The Rangers lost an absolute heartbreaker to the Angels last night 11-10 in eleven innings. Texas had staged a pretty decent comeback after being down 10-4 in the fourth inning, thanks to tater tots by Marlon Byrd and Max Ramirez and some stellar shutout bullpennery by Eddie Guardado, C.J. Wilson, and Frank Francisco. Texas skipper (and Josh Hamilton favorite) Ron Washington was ejected in the seventh for arguing that Chris Davis' RBI double should have been a home run, and bench coach Art Howe took over.
Reliever Jamey Wright allowed the go-ahead run to the Angels in the top of the 11th, but the Rangers had a chance to score in the home half.
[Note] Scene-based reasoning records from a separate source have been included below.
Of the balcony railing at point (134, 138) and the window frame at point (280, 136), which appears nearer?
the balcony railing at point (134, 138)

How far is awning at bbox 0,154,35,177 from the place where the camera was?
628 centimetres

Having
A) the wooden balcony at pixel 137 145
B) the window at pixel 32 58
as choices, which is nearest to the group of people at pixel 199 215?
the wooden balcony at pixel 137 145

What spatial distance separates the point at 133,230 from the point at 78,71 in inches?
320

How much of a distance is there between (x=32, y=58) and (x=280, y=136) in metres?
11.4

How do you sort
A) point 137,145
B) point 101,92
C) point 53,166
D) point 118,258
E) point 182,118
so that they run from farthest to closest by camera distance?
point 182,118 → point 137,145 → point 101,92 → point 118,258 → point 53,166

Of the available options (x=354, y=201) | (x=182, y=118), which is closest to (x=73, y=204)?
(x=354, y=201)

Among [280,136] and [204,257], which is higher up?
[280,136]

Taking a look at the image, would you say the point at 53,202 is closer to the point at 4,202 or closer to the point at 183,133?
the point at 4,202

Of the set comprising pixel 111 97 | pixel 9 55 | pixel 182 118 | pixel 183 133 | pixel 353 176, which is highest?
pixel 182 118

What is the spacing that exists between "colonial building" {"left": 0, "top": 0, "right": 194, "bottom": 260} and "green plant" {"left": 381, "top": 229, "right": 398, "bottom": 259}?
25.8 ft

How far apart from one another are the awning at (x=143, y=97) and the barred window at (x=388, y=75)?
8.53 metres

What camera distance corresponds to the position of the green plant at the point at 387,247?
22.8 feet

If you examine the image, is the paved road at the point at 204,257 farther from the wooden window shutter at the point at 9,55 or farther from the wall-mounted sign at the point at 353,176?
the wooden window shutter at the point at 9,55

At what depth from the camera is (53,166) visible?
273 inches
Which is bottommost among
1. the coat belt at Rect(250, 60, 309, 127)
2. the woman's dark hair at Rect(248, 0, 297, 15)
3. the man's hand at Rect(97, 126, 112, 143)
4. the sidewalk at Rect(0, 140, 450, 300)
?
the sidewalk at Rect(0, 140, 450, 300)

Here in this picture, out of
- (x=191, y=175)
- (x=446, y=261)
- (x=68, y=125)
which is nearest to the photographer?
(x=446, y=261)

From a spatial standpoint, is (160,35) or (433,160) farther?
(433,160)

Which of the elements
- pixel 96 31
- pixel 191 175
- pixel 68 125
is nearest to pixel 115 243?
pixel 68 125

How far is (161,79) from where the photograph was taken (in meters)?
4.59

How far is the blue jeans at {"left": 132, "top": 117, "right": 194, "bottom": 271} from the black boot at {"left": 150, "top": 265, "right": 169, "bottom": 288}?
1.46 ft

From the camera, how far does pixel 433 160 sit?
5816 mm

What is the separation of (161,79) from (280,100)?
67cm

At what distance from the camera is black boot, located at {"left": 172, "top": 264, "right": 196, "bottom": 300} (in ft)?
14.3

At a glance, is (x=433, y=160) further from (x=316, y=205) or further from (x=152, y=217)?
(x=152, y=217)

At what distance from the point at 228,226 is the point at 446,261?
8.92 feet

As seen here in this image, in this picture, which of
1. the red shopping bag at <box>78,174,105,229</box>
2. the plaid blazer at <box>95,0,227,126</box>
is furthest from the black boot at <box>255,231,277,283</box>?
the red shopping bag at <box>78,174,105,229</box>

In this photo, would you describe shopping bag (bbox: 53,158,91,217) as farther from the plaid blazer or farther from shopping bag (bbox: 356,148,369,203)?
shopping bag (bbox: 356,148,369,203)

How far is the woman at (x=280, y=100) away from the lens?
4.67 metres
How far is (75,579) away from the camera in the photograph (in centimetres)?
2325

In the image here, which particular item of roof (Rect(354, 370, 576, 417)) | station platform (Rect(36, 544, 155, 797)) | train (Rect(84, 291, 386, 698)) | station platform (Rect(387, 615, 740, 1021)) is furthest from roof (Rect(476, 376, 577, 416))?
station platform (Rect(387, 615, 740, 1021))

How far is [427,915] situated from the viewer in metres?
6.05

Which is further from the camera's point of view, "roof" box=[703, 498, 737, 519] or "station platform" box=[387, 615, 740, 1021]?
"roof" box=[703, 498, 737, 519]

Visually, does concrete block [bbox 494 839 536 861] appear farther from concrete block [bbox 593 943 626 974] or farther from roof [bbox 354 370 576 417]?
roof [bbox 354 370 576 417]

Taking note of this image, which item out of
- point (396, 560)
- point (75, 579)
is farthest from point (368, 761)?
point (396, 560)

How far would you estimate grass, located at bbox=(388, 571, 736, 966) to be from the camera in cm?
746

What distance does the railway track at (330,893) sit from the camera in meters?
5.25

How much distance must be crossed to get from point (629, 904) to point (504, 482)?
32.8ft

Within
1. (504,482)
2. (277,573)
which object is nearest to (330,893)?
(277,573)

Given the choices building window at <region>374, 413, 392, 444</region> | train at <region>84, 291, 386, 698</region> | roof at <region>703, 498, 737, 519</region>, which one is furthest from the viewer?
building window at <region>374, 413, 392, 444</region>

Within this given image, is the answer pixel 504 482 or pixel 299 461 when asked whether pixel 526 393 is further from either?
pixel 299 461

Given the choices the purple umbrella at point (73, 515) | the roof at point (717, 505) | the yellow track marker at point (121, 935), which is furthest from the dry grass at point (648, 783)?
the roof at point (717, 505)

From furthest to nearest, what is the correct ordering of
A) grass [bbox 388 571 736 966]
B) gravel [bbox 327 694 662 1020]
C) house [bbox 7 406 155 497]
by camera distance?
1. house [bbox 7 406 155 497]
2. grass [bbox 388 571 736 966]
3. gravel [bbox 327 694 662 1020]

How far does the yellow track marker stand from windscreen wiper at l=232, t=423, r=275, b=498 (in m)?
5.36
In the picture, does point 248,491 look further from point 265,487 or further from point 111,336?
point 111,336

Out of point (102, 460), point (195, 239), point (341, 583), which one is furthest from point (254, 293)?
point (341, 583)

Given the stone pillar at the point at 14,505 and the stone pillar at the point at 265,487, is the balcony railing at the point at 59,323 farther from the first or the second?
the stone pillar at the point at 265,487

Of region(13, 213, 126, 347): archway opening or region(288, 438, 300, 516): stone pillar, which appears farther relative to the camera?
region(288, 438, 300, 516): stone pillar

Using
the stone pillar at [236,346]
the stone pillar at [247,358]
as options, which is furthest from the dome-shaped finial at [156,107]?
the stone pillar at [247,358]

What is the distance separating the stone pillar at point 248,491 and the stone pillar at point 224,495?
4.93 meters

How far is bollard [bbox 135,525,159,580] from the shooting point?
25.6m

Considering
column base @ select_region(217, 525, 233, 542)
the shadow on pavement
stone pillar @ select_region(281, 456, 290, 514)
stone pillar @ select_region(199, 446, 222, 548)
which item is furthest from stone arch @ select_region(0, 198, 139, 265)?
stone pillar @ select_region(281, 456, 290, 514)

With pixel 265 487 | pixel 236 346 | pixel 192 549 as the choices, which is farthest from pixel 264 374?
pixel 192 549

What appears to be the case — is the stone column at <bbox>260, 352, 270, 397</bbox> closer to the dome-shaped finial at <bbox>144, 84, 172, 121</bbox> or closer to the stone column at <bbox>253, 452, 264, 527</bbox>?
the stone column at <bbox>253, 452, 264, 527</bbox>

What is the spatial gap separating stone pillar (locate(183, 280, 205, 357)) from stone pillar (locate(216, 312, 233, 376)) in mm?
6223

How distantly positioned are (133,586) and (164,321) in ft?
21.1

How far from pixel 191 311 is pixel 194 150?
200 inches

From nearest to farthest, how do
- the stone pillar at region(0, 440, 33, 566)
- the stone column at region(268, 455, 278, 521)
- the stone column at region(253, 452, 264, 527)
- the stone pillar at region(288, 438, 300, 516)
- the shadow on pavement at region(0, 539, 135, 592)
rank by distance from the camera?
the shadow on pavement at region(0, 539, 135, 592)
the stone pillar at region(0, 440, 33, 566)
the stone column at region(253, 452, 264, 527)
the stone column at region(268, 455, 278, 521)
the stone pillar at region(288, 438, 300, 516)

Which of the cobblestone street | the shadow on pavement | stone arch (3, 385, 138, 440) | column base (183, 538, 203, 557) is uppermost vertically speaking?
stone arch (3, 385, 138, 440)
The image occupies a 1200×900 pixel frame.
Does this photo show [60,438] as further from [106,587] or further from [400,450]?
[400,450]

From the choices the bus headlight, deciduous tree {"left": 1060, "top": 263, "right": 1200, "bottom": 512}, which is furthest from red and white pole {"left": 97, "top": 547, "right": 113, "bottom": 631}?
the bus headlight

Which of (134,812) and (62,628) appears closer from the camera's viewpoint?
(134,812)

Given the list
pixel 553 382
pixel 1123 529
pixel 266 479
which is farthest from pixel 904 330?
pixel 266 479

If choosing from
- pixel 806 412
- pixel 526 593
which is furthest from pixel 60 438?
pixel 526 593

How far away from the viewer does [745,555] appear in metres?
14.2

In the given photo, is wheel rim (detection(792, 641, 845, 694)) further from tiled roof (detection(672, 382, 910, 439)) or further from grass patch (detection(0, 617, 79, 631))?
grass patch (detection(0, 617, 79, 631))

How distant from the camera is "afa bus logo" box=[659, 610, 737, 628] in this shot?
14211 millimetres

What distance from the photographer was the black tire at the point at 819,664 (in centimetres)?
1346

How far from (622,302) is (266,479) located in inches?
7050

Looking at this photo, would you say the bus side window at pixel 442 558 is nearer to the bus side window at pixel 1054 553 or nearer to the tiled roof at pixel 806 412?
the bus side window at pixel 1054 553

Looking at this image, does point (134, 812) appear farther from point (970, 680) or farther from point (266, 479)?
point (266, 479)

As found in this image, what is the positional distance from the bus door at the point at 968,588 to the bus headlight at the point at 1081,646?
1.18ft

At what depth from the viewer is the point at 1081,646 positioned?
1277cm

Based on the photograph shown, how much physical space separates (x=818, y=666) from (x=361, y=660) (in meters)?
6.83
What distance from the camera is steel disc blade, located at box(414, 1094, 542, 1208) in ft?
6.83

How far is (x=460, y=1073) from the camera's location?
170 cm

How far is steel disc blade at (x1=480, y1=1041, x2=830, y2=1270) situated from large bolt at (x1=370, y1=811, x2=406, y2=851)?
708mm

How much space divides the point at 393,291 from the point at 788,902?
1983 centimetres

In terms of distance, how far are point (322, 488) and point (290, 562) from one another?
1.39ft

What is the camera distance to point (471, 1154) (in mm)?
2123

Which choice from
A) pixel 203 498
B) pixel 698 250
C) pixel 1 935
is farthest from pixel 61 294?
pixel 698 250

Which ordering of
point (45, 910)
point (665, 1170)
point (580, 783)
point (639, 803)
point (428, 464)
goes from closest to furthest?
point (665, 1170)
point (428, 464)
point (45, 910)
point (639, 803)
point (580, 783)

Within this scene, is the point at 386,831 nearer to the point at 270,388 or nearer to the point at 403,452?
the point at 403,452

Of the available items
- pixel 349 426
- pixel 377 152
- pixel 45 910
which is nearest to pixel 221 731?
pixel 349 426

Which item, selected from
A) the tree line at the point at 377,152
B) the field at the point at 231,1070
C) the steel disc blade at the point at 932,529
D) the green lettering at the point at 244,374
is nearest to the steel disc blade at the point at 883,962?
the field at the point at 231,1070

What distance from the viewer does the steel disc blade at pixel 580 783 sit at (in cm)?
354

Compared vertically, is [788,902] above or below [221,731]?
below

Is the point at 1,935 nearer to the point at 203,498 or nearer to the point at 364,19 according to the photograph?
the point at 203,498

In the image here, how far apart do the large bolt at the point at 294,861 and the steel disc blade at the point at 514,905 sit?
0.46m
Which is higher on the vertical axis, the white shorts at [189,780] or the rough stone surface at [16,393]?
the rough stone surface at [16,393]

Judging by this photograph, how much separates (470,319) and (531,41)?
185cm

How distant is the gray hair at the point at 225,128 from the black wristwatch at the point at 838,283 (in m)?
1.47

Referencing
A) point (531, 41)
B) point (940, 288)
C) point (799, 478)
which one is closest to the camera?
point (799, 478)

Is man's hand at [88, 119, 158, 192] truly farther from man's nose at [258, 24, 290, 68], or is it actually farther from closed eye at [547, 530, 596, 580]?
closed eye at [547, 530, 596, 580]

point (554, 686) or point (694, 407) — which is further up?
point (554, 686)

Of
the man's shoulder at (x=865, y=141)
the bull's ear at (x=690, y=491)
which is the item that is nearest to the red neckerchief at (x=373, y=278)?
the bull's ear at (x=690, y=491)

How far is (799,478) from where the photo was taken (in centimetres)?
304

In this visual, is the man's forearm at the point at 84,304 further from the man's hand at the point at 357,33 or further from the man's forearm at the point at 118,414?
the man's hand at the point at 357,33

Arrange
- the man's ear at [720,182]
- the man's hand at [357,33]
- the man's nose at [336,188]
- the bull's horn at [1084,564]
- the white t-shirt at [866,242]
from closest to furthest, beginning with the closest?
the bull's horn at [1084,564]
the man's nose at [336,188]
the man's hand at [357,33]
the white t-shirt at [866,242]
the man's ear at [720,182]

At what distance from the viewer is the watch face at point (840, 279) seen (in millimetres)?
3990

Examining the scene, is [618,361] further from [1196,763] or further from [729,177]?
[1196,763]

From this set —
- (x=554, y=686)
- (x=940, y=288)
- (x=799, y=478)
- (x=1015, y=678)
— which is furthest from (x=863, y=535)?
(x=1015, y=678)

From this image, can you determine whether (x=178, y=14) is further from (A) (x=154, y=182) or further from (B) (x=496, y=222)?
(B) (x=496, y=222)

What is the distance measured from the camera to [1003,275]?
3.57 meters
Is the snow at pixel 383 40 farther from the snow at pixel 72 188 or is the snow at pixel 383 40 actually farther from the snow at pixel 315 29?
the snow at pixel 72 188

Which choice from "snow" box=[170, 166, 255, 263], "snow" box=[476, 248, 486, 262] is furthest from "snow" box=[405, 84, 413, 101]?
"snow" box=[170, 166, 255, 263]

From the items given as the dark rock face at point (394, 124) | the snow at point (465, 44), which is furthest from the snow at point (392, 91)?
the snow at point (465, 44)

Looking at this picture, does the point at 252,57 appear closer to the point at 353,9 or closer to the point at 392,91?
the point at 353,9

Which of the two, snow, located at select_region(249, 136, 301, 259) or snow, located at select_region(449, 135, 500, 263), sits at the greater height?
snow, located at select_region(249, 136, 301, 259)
Brandon Boggs led off with a walk and catcher Max Ramirez attempted a sac bunt. Angels reliever Francisco Rodriguez fumbled the ball, though, and Texas was set up with runners on first and second with no outs and HOTTEST HITTER IN THE LEAGUE Ian Kinsler coming up.
So what does Grandpa Art Howe do? He has Kinsler attempt a bunt, which of course is popped up to the pitcher for the first out. Ramon Vazquez struck out and Michael Young grounded out to end the game. I think it's ridiculous to play for the tie down one run at home with the hottest hitter in baseball at the dish, but Walkoff Walk friend Evan Grant sees it both ways:
If Kinsler swings away, there is a better-than-zero chance of a double-play grounder and also the chance that while he gets the tying run to third base, maybe the winning run doesn't get into scoring position. And the Rangers were trying to win the game in the 11th. They really didn't have enough pitching to go much further.
Good point, but how do you weigh the chances of a GIDP against the chances that Kinsler will be unable to bunt against a 99 MPH throwing K-Rod?